[ENTRIES SUPPLIED]
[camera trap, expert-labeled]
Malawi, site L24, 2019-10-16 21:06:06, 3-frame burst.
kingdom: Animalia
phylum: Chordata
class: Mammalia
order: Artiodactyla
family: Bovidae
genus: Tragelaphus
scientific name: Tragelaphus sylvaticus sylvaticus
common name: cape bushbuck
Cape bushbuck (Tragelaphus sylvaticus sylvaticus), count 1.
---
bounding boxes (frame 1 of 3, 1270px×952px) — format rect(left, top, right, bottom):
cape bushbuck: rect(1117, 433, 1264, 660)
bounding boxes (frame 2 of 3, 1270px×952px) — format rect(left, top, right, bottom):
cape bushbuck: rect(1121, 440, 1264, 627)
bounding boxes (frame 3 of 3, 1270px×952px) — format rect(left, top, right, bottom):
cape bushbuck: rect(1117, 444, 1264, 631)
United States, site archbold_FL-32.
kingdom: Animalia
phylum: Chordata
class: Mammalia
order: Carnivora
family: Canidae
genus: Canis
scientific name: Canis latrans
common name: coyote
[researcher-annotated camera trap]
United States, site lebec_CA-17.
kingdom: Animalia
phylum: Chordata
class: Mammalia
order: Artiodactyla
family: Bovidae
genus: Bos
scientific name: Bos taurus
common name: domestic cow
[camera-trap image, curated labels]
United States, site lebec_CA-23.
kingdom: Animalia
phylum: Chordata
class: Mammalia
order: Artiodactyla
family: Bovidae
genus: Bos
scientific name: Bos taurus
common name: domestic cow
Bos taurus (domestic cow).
[/ENTRIES SUPPLIED]
* _TASK DETAILS_: Repeat every entry word for word.

* _SOLVED PROBLEM_:
[camera trap, expert-labeled]
Malawi, site L24, 2019-10-16 21:06:06, 3-frame burst.
kingdom: Animalia
phylum: Chordata
class: Mammalia
order: Artiodactyla
family: Bovidae
genus: Tragelaphus
scientific name: Tragelaphus sylvaticus sylvaticus
common name: cape bushbuck
Cape bushbuck (Tragelaphus sylvaticus sylvaticus), count 1.
---
bounding boxes (frame 1 of 3, 1270px×952px) — format rect(left, top, right, bottom):
cape bushbuck: rect(1117, 433, 1264, 660)
bounding boxes (frame 2 of 3, 1270px×952px) — format rect(left, top, right, bottom):
cape bushbuck: rect(1121, 440, 1264, 627)
bounding boxes (frame 3 of 3, 1270px×952px) — format rect(left, top, right, bottom):
cape bushbuck: rect(1117, 444, 1264, 631)
United States, site archbold_FL-32.
kingdom: Animalia
phylum: Chordata
class: Mammalia
order: Carnivora
family: Canidae
genus: Canis
scientific name: Canis latrans
common name: coyote
[researcher-annotated camera trap]
United States, site lebec_CA-17.
kingdom: Animalia
phylum: Chordata
class: Mammalia
order: Artiodactyla
family: Bovidae
genus: Bos
scientific name: Bos taurus
common name: domestic cow
[camera-trap image, curated labels]
United States, site lebec_CA-23.
kingdom: Animalia
phylum: Chordata
class: Mammalia
order: Artiodactyla
family: Bovidae
genus: Bos
scientific name: Bos taurus
common name: domestic cow
Bos taurus (domestic cow).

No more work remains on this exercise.